● What this task involves
Recast the entries as a numbered list with blank lines left out, starting at the line containing "As captured in" and ending at the final line of the entries.

● Records for this task

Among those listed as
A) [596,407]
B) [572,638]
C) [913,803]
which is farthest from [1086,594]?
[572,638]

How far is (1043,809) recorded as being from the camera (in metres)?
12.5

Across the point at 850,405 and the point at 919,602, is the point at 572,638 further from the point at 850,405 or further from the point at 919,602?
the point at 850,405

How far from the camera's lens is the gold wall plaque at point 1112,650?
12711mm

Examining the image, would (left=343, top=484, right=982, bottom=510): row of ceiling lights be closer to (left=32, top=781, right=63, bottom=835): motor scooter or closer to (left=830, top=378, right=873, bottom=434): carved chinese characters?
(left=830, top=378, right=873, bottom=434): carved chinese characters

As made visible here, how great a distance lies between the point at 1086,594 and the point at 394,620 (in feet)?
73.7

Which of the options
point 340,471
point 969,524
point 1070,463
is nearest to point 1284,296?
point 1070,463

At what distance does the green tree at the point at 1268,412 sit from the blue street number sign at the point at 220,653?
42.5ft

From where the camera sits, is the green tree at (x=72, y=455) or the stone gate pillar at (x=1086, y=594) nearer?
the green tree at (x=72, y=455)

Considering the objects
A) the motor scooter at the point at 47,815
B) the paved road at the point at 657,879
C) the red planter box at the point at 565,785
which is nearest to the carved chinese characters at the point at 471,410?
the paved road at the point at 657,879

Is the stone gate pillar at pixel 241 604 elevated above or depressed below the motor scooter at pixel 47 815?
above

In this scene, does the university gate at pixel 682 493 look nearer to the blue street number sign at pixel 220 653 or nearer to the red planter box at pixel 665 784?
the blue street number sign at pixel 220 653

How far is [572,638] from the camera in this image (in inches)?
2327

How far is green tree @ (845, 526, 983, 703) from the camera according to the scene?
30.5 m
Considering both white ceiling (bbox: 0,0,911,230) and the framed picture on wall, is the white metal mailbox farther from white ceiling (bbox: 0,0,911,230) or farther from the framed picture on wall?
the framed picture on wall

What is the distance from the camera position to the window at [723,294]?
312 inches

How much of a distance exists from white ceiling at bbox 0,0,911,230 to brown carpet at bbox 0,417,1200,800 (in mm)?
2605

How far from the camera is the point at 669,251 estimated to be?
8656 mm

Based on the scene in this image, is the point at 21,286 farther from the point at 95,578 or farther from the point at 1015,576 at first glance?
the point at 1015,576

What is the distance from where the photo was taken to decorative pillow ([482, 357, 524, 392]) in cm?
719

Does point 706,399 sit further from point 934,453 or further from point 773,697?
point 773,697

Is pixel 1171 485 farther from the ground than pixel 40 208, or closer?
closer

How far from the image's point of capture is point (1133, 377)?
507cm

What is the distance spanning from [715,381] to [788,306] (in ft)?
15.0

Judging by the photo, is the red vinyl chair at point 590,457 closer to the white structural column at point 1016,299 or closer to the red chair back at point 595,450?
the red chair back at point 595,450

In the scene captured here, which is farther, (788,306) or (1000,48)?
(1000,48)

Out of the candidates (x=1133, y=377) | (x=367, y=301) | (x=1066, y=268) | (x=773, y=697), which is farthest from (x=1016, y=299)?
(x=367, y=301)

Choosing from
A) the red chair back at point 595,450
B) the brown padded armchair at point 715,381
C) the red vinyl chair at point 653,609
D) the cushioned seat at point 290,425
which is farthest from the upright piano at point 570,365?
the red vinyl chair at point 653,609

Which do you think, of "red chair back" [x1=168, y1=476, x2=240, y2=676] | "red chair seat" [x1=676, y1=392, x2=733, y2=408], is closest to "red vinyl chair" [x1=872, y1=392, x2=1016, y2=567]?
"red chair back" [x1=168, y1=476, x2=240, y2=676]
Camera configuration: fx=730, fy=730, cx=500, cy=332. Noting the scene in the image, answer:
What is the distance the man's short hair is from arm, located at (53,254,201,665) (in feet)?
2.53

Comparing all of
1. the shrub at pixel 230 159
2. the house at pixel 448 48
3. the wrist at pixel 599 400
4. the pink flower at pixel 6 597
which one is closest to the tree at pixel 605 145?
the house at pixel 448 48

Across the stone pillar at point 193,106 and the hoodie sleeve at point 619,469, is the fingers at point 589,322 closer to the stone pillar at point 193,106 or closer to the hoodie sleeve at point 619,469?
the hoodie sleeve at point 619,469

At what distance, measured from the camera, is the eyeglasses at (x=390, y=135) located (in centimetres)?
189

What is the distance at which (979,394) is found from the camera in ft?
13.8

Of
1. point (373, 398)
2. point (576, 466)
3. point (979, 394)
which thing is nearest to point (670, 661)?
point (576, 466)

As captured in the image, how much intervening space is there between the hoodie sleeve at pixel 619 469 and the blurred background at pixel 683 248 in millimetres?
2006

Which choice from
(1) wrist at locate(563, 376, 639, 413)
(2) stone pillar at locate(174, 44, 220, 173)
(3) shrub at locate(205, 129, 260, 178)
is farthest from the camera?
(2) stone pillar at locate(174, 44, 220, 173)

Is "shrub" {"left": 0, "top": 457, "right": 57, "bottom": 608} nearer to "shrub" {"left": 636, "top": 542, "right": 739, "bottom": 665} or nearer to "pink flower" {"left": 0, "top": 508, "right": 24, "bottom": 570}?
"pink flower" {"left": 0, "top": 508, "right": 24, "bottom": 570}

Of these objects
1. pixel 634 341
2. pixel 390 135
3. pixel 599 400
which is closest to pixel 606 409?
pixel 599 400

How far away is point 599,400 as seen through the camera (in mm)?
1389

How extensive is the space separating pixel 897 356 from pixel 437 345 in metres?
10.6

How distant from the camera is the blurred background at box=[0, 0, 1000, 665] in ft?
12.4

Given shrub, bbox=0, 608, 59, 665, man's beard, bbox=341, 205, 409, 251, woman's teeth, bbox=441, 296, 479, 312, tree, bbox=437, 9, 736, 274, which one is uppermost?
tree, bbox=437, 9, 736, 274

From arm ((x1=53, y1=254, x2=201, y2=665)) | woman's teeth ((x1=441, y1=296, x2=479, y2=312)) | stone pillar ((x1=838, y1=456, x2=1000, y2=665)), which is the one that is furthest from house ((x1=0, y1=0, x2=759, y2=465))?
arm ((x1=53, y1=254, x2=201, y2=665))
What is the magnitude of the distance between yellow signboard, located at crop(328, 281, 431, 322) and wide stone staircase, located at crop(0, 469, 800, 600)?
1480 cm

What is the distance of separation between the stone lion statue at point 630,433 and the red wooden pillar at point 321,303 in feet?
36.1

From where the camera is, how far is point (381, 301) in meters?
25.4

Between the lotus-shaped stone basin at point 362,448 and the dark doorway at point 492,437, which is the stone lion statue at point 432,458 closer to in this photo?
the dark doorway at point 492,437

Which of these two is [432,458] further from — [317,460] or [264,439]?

● Response to this exercise
1. As captured in the image, how much intervening space is there between the hoodie sleeve at pixel 619 469 and the blurred background at pixel 683 248 in millimetres?
2. 2006
3. Which choice from
4. (1) wrist at locate(563, 376, 639, 413)
5. (2) stone pillar at locate(174, 44, 220, 173)
6. (3) shrub at locate(205, 129, 260, 178)
7. is farthest from the camera?
8. (2) stone pillar at locate(174, 44, 220, 173)
9. Is "shrub" {"left": 0, "top": 457, "right": 57, "bottom": 608} nearer to "shrub" {"left": 636, "top": 542, "right": 739, "bottom": 665} or nearer to "pink flower" {"left": 0, "top": 508, "right": 24, "bottom": 570}?
10. "pink flower" {"left": 0, "top": 508, "right": 24, "bottom": 570}
11. Of these objects
12. 1. pixel 634 341
13. 2. pixel 390 135
14. 3. pixel 599 400
15. which is closest to pixel 606 409?
16. pixel 599 400
17. How far away is point 599,400 as seen through the camera (in mm)?
18. 1389
19. How extensive is the space separating pixel 897 356 from pixel 437 345 in metres?
20. 10.6
21. How distant from the camera is the blurred background at box=[0, 0, 1000, 665] in ft?
22. 12.4
23. Given shrub, bbox=0, 608, 59, 665, man's beard, bbox=341, 205, 409, 251, woman's teeth, bbox=441, 296, 479, 312, tree, bbox=437, 9, 736, 274, which one is uppermost?
24. tree, bbox=437, 9, 736, 274
25. From arm ((x1=53, y1=254, x2=201, y2=665)) | woman's teeth ((x1=441, y1=296, x2=479, y2=312)) | stone pillar ((x1=838, y1=456, x2=1000, y2=665)), which is the one that is furthest from house ((x1=0, y1=0, x2=759, y2=465))?
26. arm ((x1=53, y1=254, x2=201, y2=665))
27. What is the magnitude of the distance between yellow signboard, located at crop(328, 281, 431, 322) and wide stone staircase, located at crop(0, 469, 800, 600)?
28. 1480 cm
29. What is the distance of separation between the stone lion statue at point 630,433 and the red wooden pillar at point 321,303 in feet?
30. 36.1
31. From where the camera is, how far is point (381, 301) in meters?
32. 25.4
33. Between the lotus-shaped stone basin at point 362,448 and the dark doorway at point 492,437, which is the stone lion statue at point 432,458 closer to in this photo?
34. the dark doorway at point 492,437
35. Which of these two is [432,458] further from — [317,460] or [264,439]?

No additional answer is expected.